Task directions:
Word for word, transcribe all the entries shown below.

Excerpted data:
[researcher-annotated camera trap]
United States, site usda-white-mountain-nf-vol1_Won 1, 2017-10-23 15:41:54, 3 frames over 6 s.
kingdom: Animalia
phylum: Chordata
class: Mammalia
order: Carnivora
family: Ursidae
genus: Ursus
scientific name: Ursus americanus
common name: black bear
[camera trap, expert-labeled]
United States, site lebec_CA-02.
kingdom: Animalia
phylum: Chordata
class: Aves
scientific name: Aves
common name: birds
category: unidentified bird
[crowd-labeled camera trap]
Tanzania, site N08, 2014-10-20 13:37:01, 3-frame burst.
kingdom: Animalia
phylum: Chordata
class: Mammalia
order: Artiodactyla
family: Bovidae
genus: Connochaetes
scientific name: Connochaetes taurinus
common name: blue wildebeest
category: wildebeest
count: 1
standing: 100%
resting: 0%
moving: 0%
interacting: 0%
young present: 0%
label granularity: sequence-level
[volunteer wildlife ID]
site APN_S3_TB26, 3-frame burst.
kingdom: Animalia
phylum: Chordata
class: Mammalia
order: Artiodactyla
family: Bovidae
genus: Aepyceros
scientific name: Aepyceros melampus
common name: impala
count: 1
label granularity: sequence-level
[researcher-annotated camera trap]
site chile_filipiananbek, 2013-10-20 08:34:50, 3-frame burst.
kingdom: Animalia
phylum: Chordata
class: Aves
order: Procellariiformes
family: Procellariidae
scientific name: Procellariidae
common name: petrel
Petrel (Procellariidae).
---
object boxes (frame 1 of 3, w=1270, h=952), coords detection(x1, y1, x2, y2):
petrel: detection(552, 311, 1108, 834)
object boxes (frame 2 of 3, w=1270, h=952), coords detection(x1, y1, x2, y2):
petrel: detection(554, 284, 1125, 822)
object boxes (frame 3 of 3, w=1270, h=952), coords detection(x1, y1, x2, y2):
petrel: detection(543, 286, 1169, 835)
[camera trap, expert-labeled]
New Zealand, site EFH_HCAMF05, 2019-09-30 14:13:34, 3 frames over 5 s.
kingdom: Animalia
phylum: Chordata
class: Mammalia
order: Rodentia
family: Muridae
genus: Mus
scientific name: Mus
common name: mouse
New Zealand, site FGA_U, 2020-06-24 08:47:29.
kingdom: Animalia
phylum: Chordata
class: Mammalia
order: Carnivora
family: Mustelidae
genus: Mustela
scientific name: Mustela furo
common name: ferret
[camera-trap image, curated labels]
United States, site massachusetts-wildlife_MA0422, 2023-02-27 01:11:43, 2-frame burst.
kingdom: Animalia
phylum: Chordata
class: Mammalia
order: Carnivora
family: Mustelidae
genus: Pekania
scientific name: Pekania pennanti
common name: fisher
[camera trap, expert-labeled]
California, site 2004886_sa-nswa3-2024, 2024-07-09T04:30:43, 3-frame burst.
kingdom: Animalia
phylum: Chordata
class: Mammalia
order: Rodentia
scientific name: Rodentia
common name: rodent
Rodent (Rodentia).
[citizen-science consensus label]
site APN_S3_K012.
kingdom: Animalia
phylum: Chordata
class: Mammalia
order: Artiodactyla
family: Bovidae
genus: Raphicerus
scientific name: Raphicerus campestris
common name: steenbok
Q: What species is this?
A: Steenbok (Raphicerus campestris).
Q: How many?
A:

The answer:
[researcher-annotated camera trap]
United States, site usda-white-mountain-nf-vol1_Won 1, 2017-10-23 15:41:54, 3 frames over 6 s.
kingdom: Animalia
phylum: Chordata
class: Mammalia
order: Carnivora
family: Ursidae
genus: Ursus
scientific name: Ursus americanus
common name: black bear
[camera trap, expert-labeled]
United States, site lebec_CA-02.
kingdom: Animalia
phylum: Chordata
class: Aves
scientific name: Aves
common name: birds
category: unidentified bird
[crowd-labeled camera trap]
Tanzania, site N08, 2014-10-20 13:37:01, 3-frame burst.
kingdom: Animalia
phylum: Chordata
class: Mammalia
order: Artiodactyla
family: Bovidae
genus: Connochaetes
scientific name: Connochaetes taurinus
common name: blue wildebeest
category: wildebeest
count: 1
standing: 100%
resting: 0%
moving: 0%
interacting: 0%
young present: 0%
label granularity: sequence-level
[volunteer wildlife ID]
site APN_S3_TB26, 3-frame burst.
kingdom: Animalia
phylum: Chordata
class: Mammalia
order: Artiodactyla
family: Bovidae
genus: Aepyceros
scientific name: Aepyceros melampus
common name: impala
count: 1
label granularity: sequence-level
[researcher-annotated camera trap]
site chile_filipiananbek, 2013-10-20 08:34:50, 3-frame burst.
kingdom: Animalia
phylum: Chordata
class: Aves
order: Procellariiformes
family: Procellariidae
scientific name: Procellariidae
common name: petrel
Petrel (Procellariidae).
---
object boxes (frame 1 of 3, w=1270, h=952), coords detection(x1, y1, x2, y2):
petrel: detection(552, 311, 1108, 834)
object boxes (frame 2 of 3, w=1270, h=952), coords detection(x1, y1, x2, y2):
petrel: detection(554, 284, 1125, 822)
object boxes (frame 3 of 3, w=1270, h=952), coords detection(x1, y1, x2, y2):
petrel: detection(543, 286, 1169, 835)
[camera trap, expert-labeled]
New Zealand, site EFH_HCAMF05, 2019-09-30 14:13:34, 3 frames over 5 s.
kingdom: Animalia
phylum: Chordata
class: Mammalia
order: Rodentia
family: Muridae
genus: Mus
scientific name: Mus
common name: mouse
New Zealand, site FGA_U, 2020-06-24 08:47:29.
kingdom: Animalia
phylum: Chordata
class: Mammalia
order: Carnivora
family: Mustelidae
genus: Mustela
scientific name: Mustela furo
common name: ferret
[camera-trap image, curated labels]
United States, site massachusetts-wildlife_MA0422, 2023-02-27 01:11:43, 2-frame burst.
kingdom: Animalia
phylum: Chordata
class: Mammalia
order: Carnivora
family: Mustelidae
genus: Pekania
scientific name: Pekania pennanti
common name: fisher
[camera trap, expert-labeled]
California, site 2004886_sa-nswa3-2024, 2024-07-09T04:30:43, 3-frame burst.
kingdom: Animalia
phylum: Chordata
class: Mammalia
order: Rodentia
scientific name: Rodentia
common name: rodent
Rodent (Rodentia).
[citizen-science consensus label]
site APN_S3_K012.
kingdom: Animalia
phylum: Chordata
class: Mammalia
order: Artiodactyla
family: Bovidae
genus: Raphicerus
scientific name: Raphicerus campestris
common name: steenbok
Q: What species is this?
A: Steenbok (Raphicerus campestris).
Q: How many?
A:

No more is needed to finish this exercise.